Oil can be a valuable addition to the production mix that often varies independently with natural gas. This should allow Epsilon to have better profitability in a wider variety of commodity price scenarios.
Anadarko
The company has had operations in Oklahoma for some time. So far, it appears management has not felt any justification for investing any money in this part of the business. Therefore, this acreage could at some point be sold in the future, should the current decision persist.
The acreage could benefit from the strengthening of natural gas prices as production continues to decline until supplies of natural gas are low enough to justify a natural gas pricing recovery.
This acreage could also benefit from the increasing ability of North America to export natural gas as more of these exporting projects come online over the next two years.
But for the time being, this acreage does not appear to be a material contributor to the company’s future.
Summary
Epsilon Energy is slowly diversifying away from the oversupplied Marcellus natural gas basin. The startup of the Mountain Valley Pipeline may improve the basin pricing in the future.
In the meantime, the capital expenditures are largely heading to the Permian, where there are hopes of adding significant oil and liquids production to the production mix to help offset some of the natural gas pricing weakness.
Should natural gas pricing improve as much as many in the industry expect in the second half of the fiscal year, this company could see substantial production growth not only in the Marcellus production, but also from new wells brought online in the Permian.
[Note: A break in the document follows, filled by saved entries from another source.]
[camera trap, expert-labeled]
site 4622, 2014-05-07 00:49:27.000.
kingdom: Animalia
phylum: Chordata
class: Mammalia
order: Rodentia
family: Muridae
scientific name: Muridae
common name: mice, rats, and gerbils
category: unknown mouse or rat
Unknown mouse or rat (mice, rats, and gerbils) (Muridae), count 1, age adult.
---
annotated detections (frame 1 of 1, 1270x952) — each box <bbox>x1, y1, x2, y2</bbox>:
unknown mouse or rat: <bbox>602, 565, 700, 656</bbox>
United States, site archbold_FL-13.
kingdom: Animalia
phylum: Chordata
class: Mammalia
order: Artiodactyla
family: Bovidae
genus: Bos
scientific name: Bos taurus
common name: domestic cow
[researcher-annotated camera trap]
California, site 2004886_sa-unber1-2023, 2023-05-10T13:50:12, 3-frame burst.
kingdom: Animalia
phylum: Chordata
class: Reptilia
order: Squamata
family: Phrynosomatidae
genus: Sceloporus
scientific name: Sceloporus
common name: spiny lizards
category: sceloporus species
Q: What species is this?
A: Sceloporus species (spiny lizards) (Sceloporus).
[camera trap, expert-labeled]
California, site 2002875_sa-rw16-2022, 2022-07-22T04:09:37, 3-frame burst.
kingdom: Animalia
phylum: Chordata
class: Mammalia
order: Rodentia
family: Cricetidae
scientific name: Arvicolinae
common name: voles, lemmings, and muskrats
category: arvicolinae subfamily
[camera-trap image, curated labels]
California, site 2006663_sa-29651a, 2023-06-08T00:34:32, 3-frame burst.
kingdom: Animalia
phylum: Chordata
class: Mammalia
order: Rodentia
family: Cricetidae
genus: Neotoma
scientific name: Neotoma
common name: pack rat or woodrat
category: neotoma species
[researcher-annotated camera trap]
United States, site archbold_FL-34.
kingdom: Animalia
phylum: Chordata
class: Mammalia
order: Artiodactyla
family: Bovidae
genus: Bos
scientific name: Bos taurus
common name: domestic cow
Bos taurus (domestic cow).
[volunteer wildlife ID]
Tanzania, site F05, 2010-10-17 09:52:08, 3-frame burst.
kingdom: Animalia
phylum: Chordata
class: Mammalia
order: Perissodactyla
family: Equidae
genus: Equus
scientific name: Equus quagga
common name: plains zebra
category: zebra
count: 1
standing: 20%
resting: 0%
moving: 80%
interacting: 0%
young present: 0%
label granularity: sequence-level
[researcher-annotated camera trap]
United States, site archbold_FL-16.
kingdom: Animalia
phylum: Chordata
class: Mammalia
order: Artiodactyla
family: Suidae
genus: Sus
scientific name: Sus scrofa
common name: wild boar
That likely means that earnings for the current fiscal year are back end loaded. We may, as investors, see the effects of a cyclical low when second quarter earnings are reported for this company. The expected growth could overshadow industry conditions even if weak pricing persists longer than expected.
Investment Strategy
Epsilon Energy is a small company with a stellar balance sheet. The debt free balance sheet combined with a significant cash and short-term investments balance should significantly mitigate the risk of a small company investment.
Similarly, the partnership with some well-known partners like Chesapeake Energy and Williams Companies as operators will likewise minimize that small company risk.
For that reason, the strong buy remains for this company, as it may interest a lot of investors that normally would avoid a small company.
With that in mind, the market is not exactly very efficient when it comes to small company stocks. Therefore, this stock can remain significantly valued at a different valuation from fundamentals for a long period of time. This can frustrate holders.
However, the conservative strategy of no long-term debt should allow a buy and hold investor to reasonably hang onto this investment throughout the business cycle. The acquisitions would indicate a long-term growth strategy is underway that should eventually result in a more efficient market for the stock, as well as more attention from Mr. Market in general. The timing of that would be uncertain, though.
So far, cash generated has been invested in various ventures that allow for less dependence upon the Marcellus business. The expansion of the business has succeeded to the point where a dividend is now paid to investors.
A company like this should be bought and held until the story changes or until the company attracts enough attention when it gets larger that it is no longer a bargain. That can take some time and some investor patience. But a no-debt company rarely runs into serious financial issues.
Risks
Any upstream company is subject to the volatility and low visibility of future commodity prices. In this case, the no debt on the balance sheet allows for this company to possibly shut-in production and cash checks until commodity prices recover. It would take quite a downturn to financially impair this company, in my opinion. Much of the industry would suffer far more.
Any acquisition can fail to meet expectations and slow the company’s long-term strategy of getting larger.
The loss of key personnel can be devastating to a small company. This is one of the few risks that this company shares with other small companies of its size.